(Extracted data entries)
--

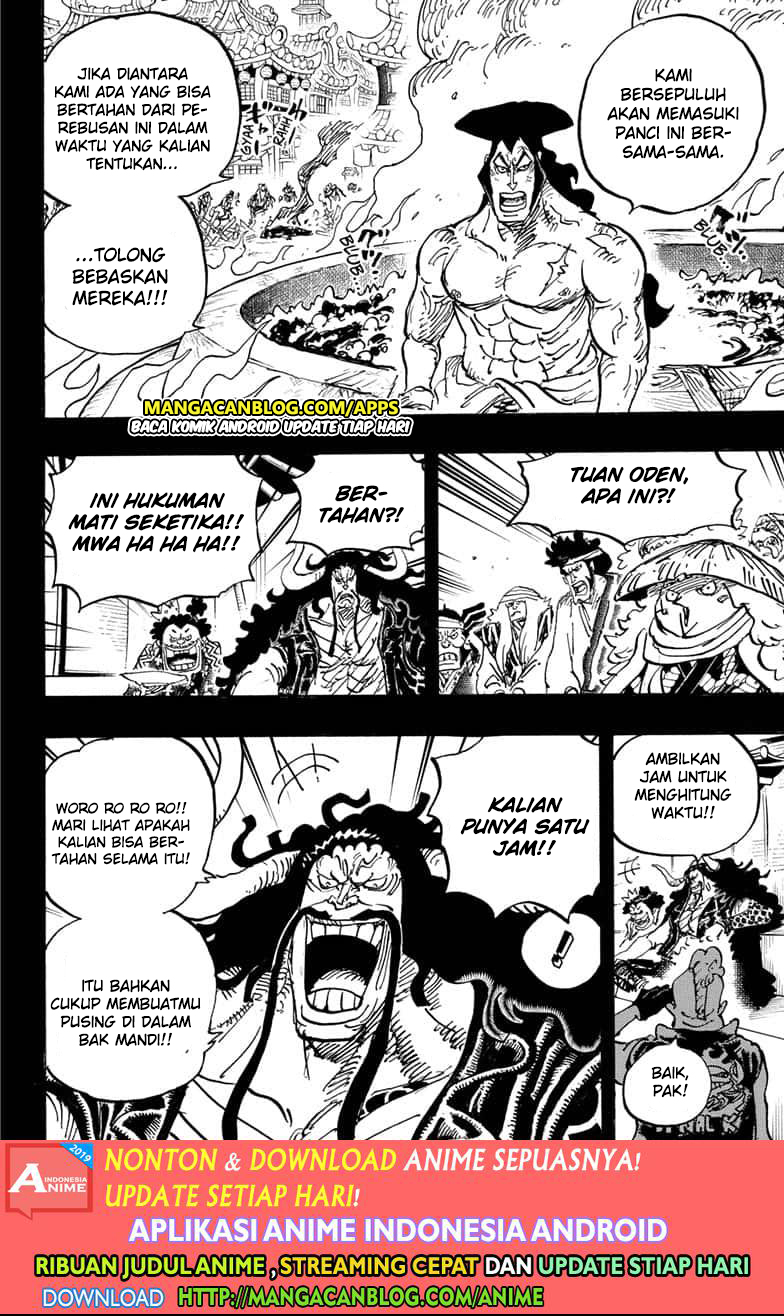One Piece Chapter 971.5 - https://gambar-id.komiku.org/upload5/one-piece/971.5/2025-08-13/6.jpg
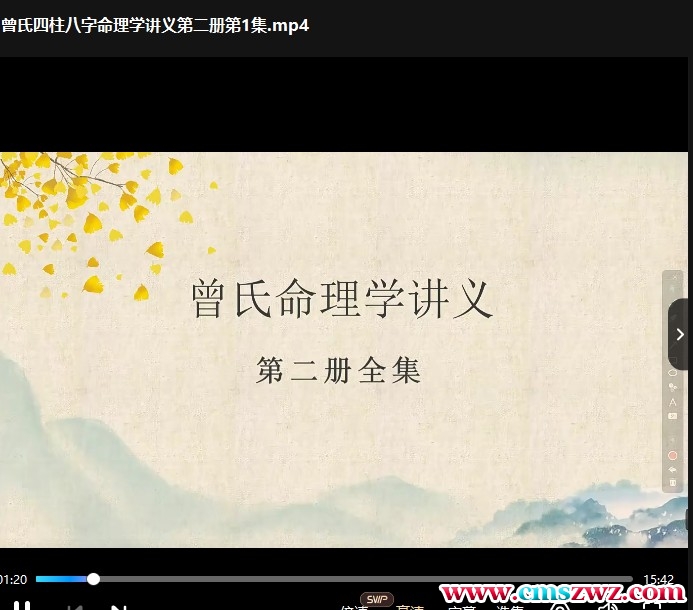 曾氏易学新视频四柱八字讲义第二册100集全视频教程插图 曾氏易学新视频四柱八字讲义第二册100集全视频教程插图
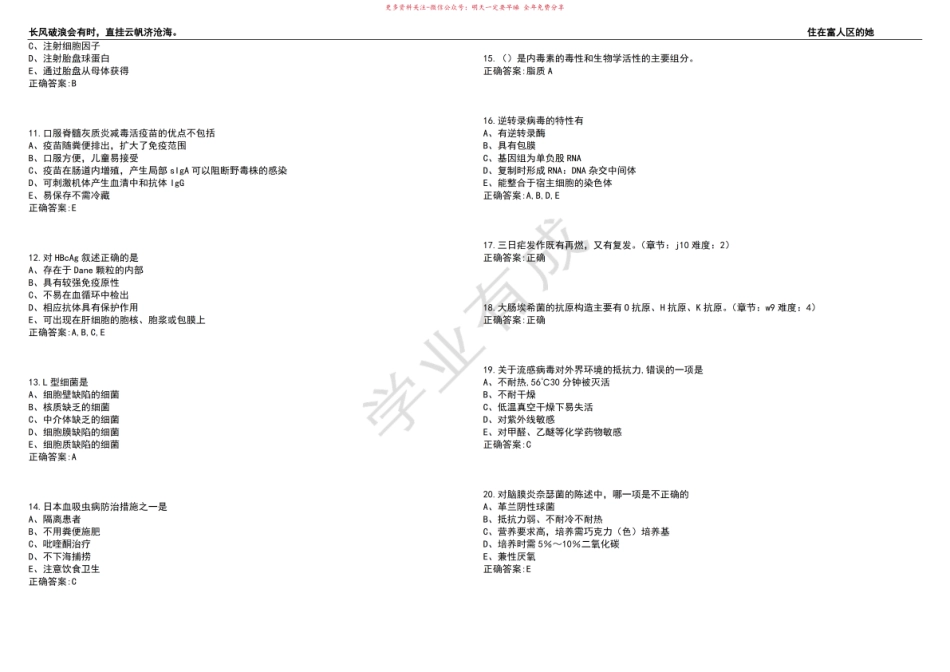 2022-2023年临床医学期末复习-病原生物学(本科定向)考试练习题3套带答案卷3.pdf_第2页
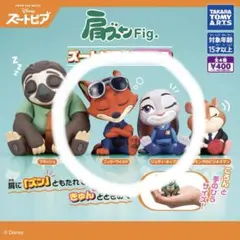 肩ズンFig.ズートピア/Part.2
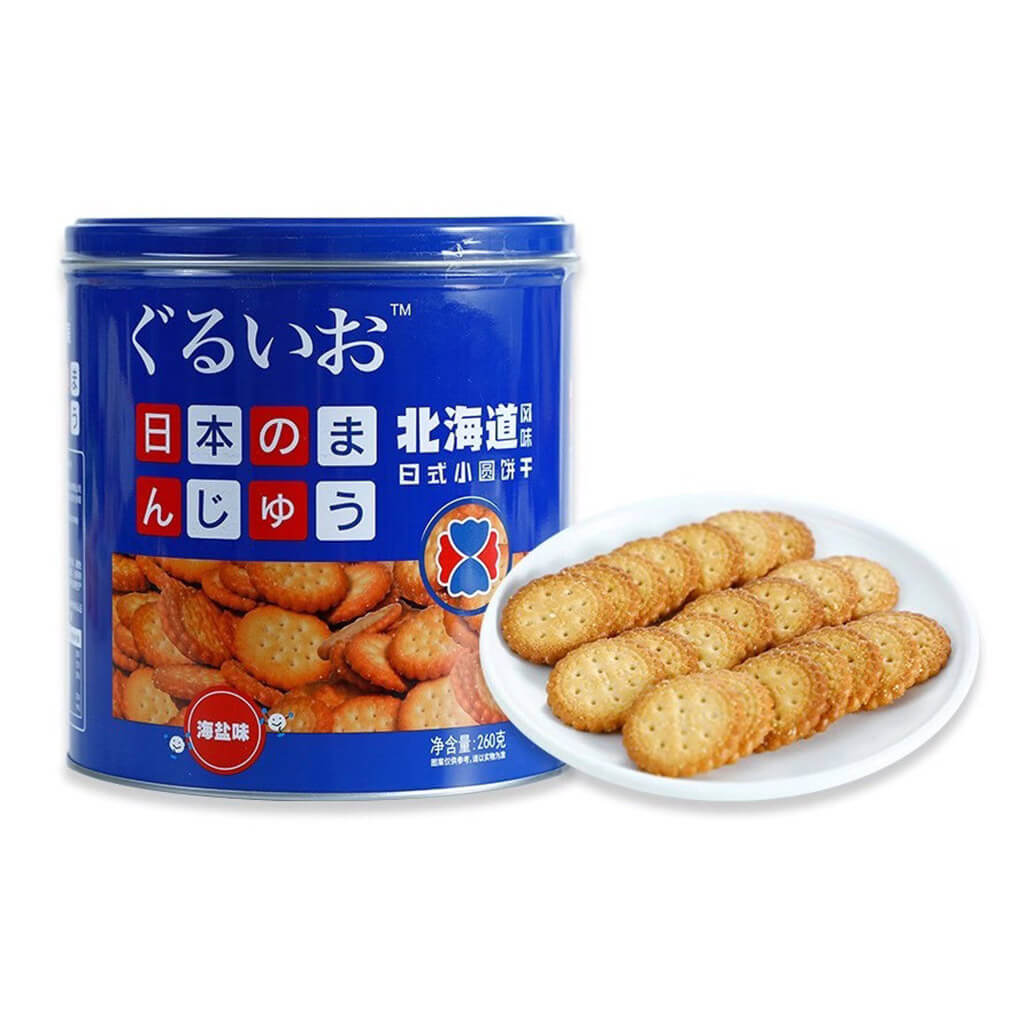 Japanese Style Biscuits (Can)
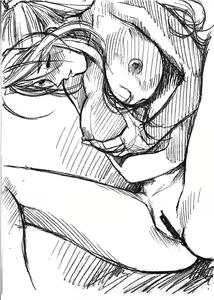 Page 14 of Aan Megami-sama Vol.8 - preview thumbnail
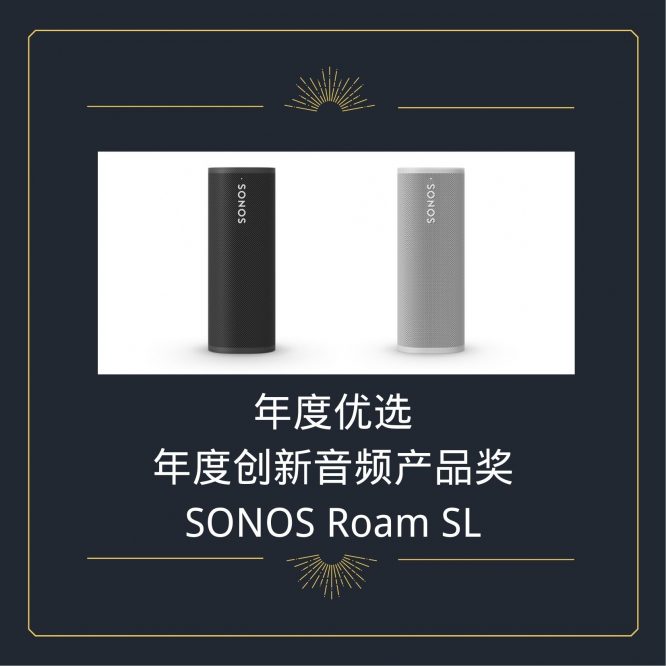 年度创新音频产品奖 SONOS Roam SL-2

--

- EXERCISE DESCRIPTION -
Can you write out all the entries above again, substituting "Episode" for "Chapter" and changing nothing else? Leave the pictures out.

- EXERCISE OUTPUT -
One Piece Episode 971.5 - https://gambar-id.komiku.org/upload5/one-piece/971.5/2025-08-13/6.jpg
 曾氏易学新视频四柱八字讲义第二册100集全视频教程插图 曾氏易学新视频四柱八字讲义第二册100集全视频教程插图
 2022-2023年临床医学期末复习-病原生物学(本科定向)考试练习题3套带答案卷3.pdf_第2页
 肩ズンFig.ズートピア/Part.2
 Japanese Style Biscuits (Can)
 Page 14 of Aan Megami-sama Vol.8 - preview thumbnail
 年度创新音频产品奖 SONOS Roam SL-2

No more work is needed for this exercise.